Data extracted from a collection
--------
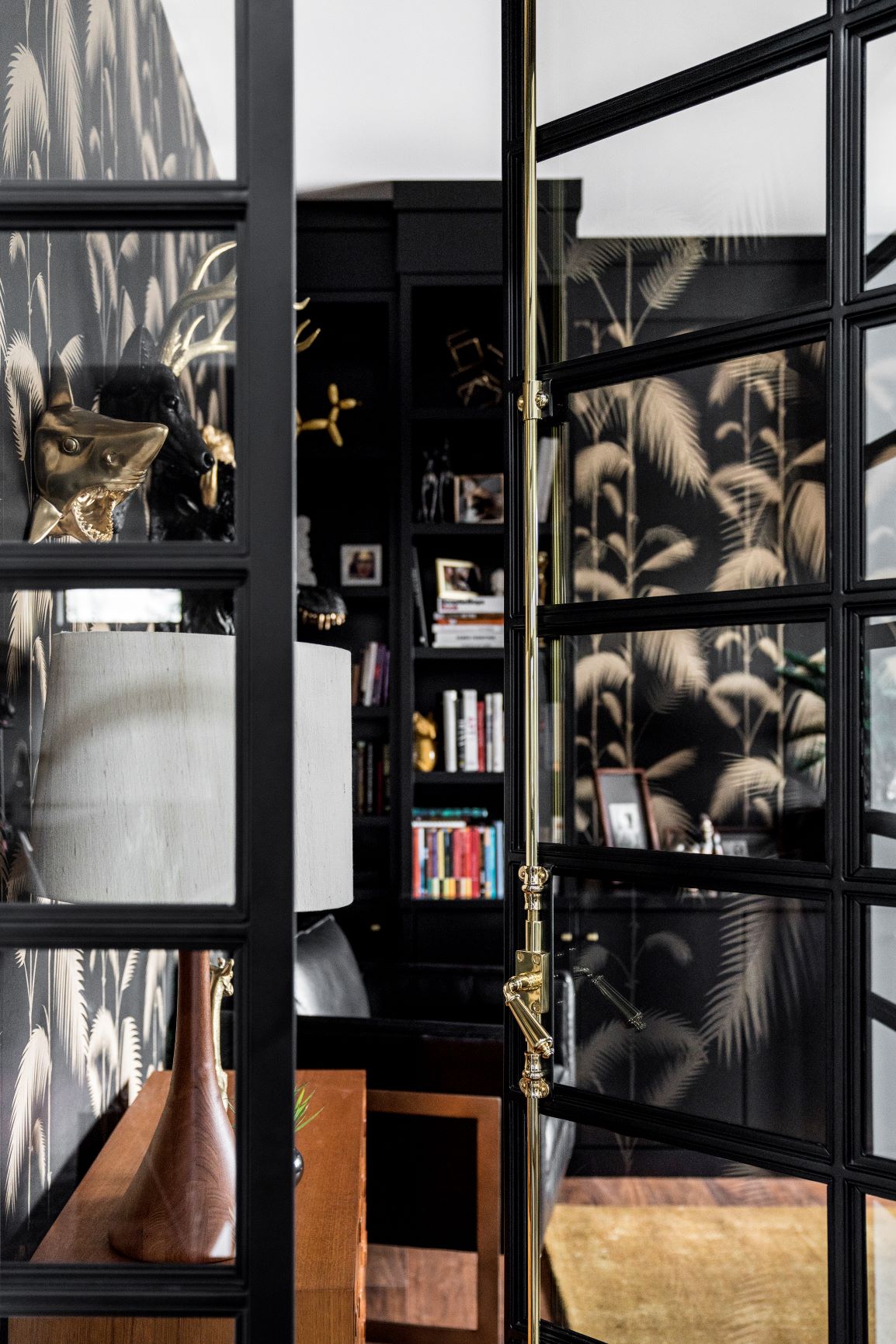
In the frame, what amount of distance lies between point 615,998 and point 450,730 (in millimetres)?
2274

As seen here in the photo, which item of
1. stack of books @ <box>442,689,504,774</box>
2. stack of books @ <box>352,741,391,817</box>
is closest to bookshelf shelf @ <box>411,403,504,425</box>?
stack of books @ <box>442,689,504,774</box>

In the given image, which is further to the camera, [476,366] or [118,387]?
[476,366]

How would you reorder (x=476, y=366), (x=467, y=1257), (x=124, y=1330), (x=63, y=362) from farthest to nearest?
(x=476, y=366), (x=467, y=1257), (x=63, y=362), (x=124, y=1330)

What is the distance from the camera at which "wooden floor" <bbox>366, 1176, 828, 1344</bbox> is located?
1.05 meters

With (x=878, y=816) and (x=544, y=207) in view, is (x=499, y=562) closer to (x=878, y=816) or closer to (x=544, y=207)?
(x=544, y=207)

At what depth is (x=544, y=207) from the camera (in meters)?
1.19

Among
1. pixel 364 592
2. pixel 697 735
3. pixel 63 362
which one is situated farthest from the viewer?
pixel 364 592

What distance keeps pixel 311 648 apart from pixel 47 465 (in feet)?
1.09

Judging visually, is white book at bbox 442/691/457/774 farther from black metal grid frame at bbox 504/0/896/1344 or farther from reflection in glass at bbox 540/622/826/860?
black metal grid frame at bbox 504/0/896/1344

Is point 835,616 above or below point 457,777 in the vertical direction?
above

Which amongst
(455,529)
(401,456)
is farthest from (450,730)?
(401,456)

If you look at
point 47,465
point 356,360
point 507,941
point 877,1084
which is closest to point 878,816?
point 877,1084

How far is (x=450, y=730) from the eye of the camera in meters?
3.45

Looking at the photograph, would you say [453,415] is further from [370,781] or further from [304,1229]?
[304,1229]
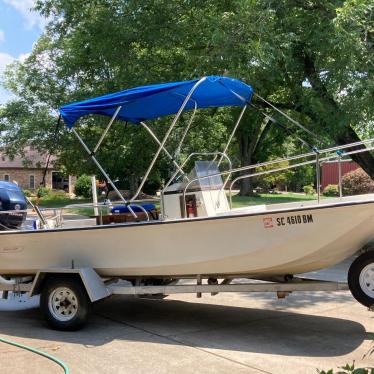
--------
• _Goal_: Count the lines in the entries above that contain the string "pixel", and give only that number.

• _Worked answer_: 5